But Joe Bowring, PJM’s Independent Market Monitor, pointed out that changes to the nonperformance charge can affect the MSOC, so the MIC needs the latitude to consider changes to it as well. It’s important to maintain the consistent relationship between the nonperformance charge rate and the MSOC, said PJM’s Pat Bruno, who was presenting the proposal.
“We can’t keep the equation ‘net [cost of new entry] times B’ as the default offer cap out of scope with this issue charge because any changes we make with the nonperformance charge rate may impact that default offer cap equation,” he said.
Exelon’s Jason Barker questioned that position, arguing that FERC approved the specific MSOC equation — the net CONE for a unit’s technology class multiplied by the balancing ratio. He said all the necessary assessment-interval changes can be made while keeping “the FERC-approved tether to net CONE” by ensuring the interval calculation remains consistent throughout the formulas, a point on which Bruno agreed.
Barker said that — and not a potential wholesale re-evaluation of the MSOC — is what he believed stakeholders were agreeing to when they approved the issue charge. Other stakeholders agreed.
“I don’t think there’s anything in the issue charge as it stands now that would prevent us from completely changing the nonperformance charge rate,” Bruno acknowledged.
But Bowring argued there’s nothing “magical” about the current MSOC and that FERC approved the logic through which the equation was developed.
“You have to address this additional question if all of these issues are at play, which they are at the moment,” he said.
Barker said he couldn’t endorse the widened scope and encouraged others to vote against it as well.
Other stakeholders voiced concerns about the potential effect on other market mechanics, but Barker’s lobbying fell short. The proposal was endorsed with five objections and one abstention.
Offer Cap Walk Back Stalled
PJM’s hope to return to previous language over energy market offer caps was dashed after stakeholders agreed with Bowring that the previous rules also weren’t correct.

▬▬▬▬▬▬

Exercise —
Pick up the PJM offer cap article after its final sentence and continue writing it. The listing comes from a different source than the article on PJM offer caps.

Supplied data —
▬▬▬▬▬▬

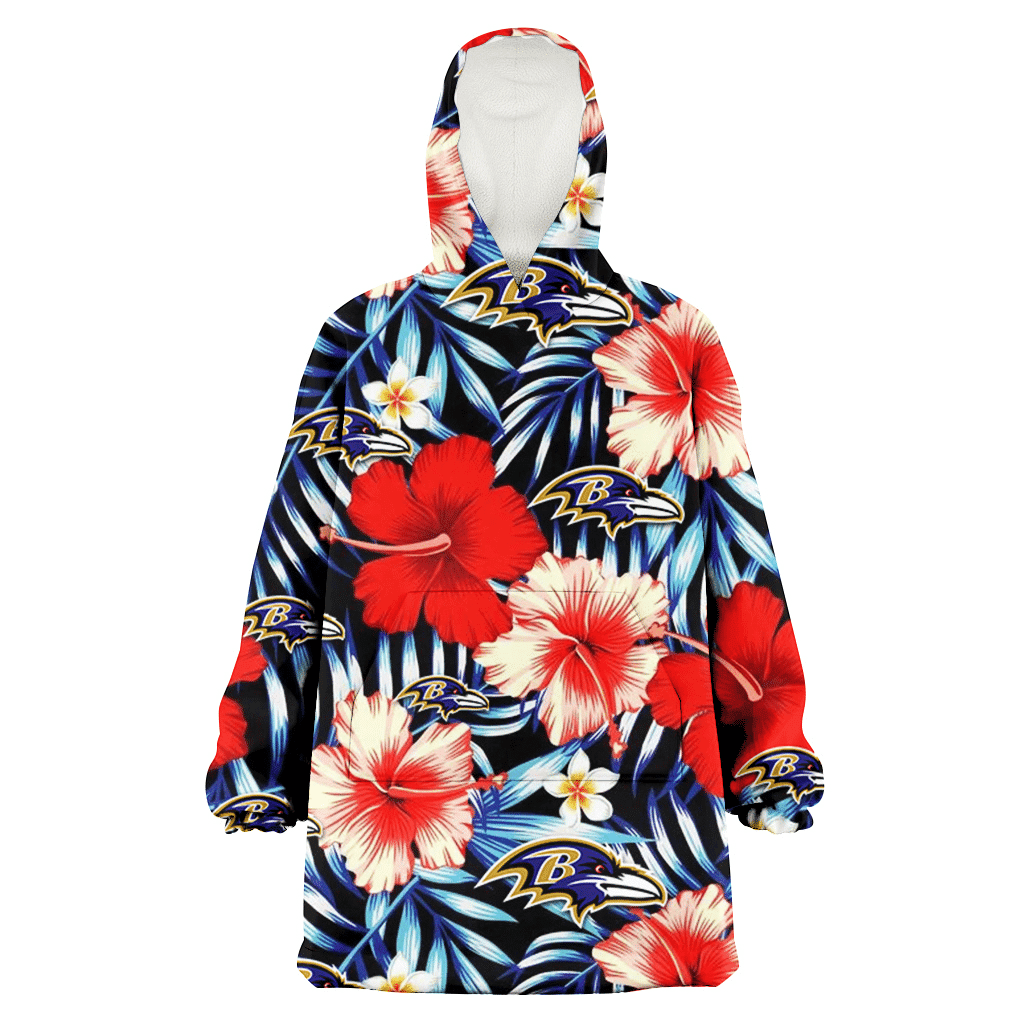 Baltimore Ravens Coral Red Hibiscus Blue Palm Leaf Black Background 3D Printed Hoodie Blanket Snug Hoodie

▬▬▬▬▬▬

Answer section —
Members approved the current Manual 11 language at the October 2017 MRC to comply with FERC Order 831. PJM staff subsequently discovered the revisions restrict market-based offers to $1,000/MWh, contradicting language in the Operating Agreement. The proposal would have reverted to previous rules that market-based incremental energy offers may not exceed $1,000/MWh unless the cost-based incremental energy offer is greater than that amount. In that case, the market-based incremental energy offer is capped at the lesser of the cost-based incremental energy offer or $2,000/MWh.
The current proposal was pushed through PJM’s stakeholder process unusually quickly, with a first reading at the Members Committee webinar just three days before the MRC meeting. PJM’s Rami Dirani said the quick turnaround was necessary to maintain consistency because the order became effective on April 12. He described the return to the prior language as “very straightforward,” but Bowring disagreed.
“It doesn’t strike me as being so straightforward,” he said, noting that the previous rules didn’t address PJM’s obligation to verify cost-based offers ex ante — based on forecasts — and ensure that price-based offers not exceed cost-based offers of more than $1,000.
Carl Johnson, representing the PJM Public Power Coalition, noted that many Manual 11 changes were being discussed in October, “so maybe it just slipped our focus. But I thought we knew what we were doing then, and it’s clear from reading the manual language that we didn’t.”
The changes were originally made to reduce complexity, Dirani said.
“The inclination would be to spend a little more time on this rather than move another … rule that is not right,” Johnson said.
Other stakeholders agreed.
Calpine’s David “Scarp” Scarpignato asked that PJM return with some comparison of potential rule changes.
“I need to know more than just the mechanics,” he said.
“I’m sure it seems simple; you’re going back to previous language. So I’m sure it felt simple, but it has obviously led to further questions,” said Adrien Ford with Old Dominion Electric Cooperative.
Staff agreed to send the issue back to the MIC for discussion but said they aimed to get feedback in time to have a proposal prepared for a vote at next month’s MRC.
Price Formation Reshuffle
PJM’s Adam Keech outlined staff’s plan to address energy market price formation changes in accordance with the Board of Managers’ request that stakeholders break the issue into pieces so that less controversial changes can be implemented sooner. The board made its request in a letter April 11. (See PJM Board Seeks Reserve Pricing Changes for Winter.)
The plan breaks potential changes into short-, mid- and long-term goals that correspond with the board’s request that some reserve market changes be ready for implementation by next winter and that other energy market changes be prepared for next spring.y
In the short term, PJM plans to focus on the synchronized reserve market, dynamic reserve zone modeling, simplifying the operating reserve demand curve (ORDC) and fast-start pricing if FERC approves the proposal PJM has already filed.
The mid-term topics for the first quarter of 2019 would include developing a 30-minute reserve product, along with additional revisions to the ORDC and fast-start pricing.
The long-term plan would extend the implementation of integer relaxation and look to add shortage pricing to the day-ahead market.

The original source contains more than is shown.